**** Texte fourni

En devenant un super régulateur, le CSA fera-t-il regretter l'Hadopi ?

Présenté en Conseil des ministres en juin, le projet de loi sur la Création devrait accorder des larges pouvoirs au gendarme de l'audiovisuel, notamment sur les contenus diffusés sur le web. Le CSA va t-il imposer aux FAI d'activer par défaut dans les box un système de filtrage ?
Peu à peu, Aurélie Filippetti met en forme son projet de créer en France, comme c’est le cas aux États-Unis avec la FCC (Commission fédérale des communications), un régulateur unique dont le pouvoir s’étendra à l’audiovisuel, Internet et aux télécommunications. Ces modifications sur le fond sont au cœur de la Loi Création qui sera présentée en Conseil des ministres en juin prochain pour une mise en place en 2015.
BFM Business a obtenu une copie du texte qui sera proposée. Il confirme l’intention de faire du CSA le juge et le gendarme de l’ensemble des médias sur lesquels peut être diffusée une œuvre? C'est-à-dire les TV, les PC, les appareils mobiles, mais aussi les consoles de jeux et les magasins d'applis en ligne. Tous les services diffusés par ces appareils seront, selon les informations rapportées par BFM Business, visé par ce nouveau Conseil supérieur de l’audiovisuel qui, peut-être, devra changer sa dénomination.

********

Consigne 1: D'après l'article sur le CSA, quel régulateur américain sert de modèle au projet d'Aurélie Filippetti ?
Consigne 2: Reprenez l'article sur le CSA à sa dernière phrase et poursuivez-en la rédaction.

**** Données ci-dessous

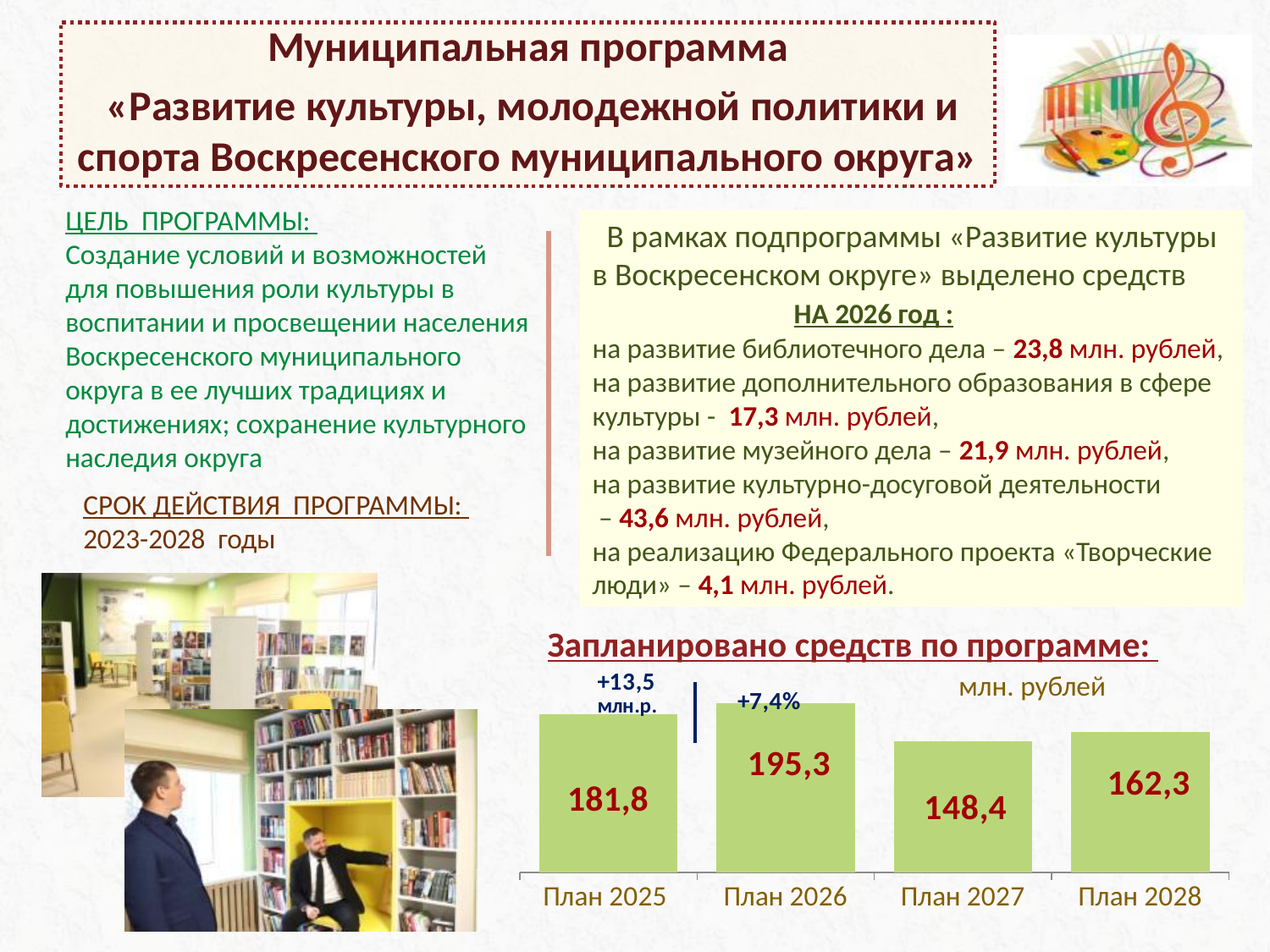
What is the planned amount for План 2025 in the chart? 181,8 What is the planned amount for План 2026 in the chart 'Запланировано средств по программе'? 195,3 In what units are the values in the chart expressed? млн. рублей Which is larger, the planned amount for План 2025 or for План 2028? План 2025 What is the planned amount for План 2028 in the chart? 162,3 What type of chart is used to show the planned funds by programme? Bar chart Does the planned amount rise or fall from План 2026 to План 2027? Fall Which year has the highest planned amount in the chart? План 2026 What is the difference between the planned amounts for План 2028 and План 2027? 13,9 What is the difference between the planned amounts for План 2026 and План 2025? 13,5 Which year has the lowest planned amount in the chart? План 2027 How many years (bars) are shown in the chart? 4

********

Corrigé 1: La FCC (Commission fédérale des communications).

Corrigé 2:
Les équipes d’Olivier Schrameck, président du CSA, devront élargir leurs compétences au-delà de « l’ancêtre d’Internet », comme la télévision est surnommée par les Guignols de l’info.
Un filtrage par défaut ?
Selon les révélations de BFM Business, le CSA sera à la fois un gendarme chargé de punir et de faire respecter la loi, un arbitre entre les différents acteurs et un régulateur. Sur ce dernier rôle, le site d’information économique voit cette régulation comme une « épée de bois » puisque le CSA « n'aura aucun pouvoir concret, à part adresser des recommandations au gouvernement, et exercer toute mission de conciliation ».
Ainsi, comme le rapport Lescure le proposait, le gouvernement désire confier au CSA les pouvoirs de l’Hadopi qui viendront s’ajouter à son actuelle mission qui est de « veiller au respect par les services audiovisuels, de la protection de l’enfance et de l’adolescence, de la dignité de la personne humaine, et de l’interdiction de l’incitation à la haine ou à la violence pour des raisons, de race, de sexe, de meurs, de religion ou de nationalité ». Cette vocation s’étendra donc à l’Internet et c’est cette nouvelle responsabilité qui pourrait lui attirer les foudres des internautes.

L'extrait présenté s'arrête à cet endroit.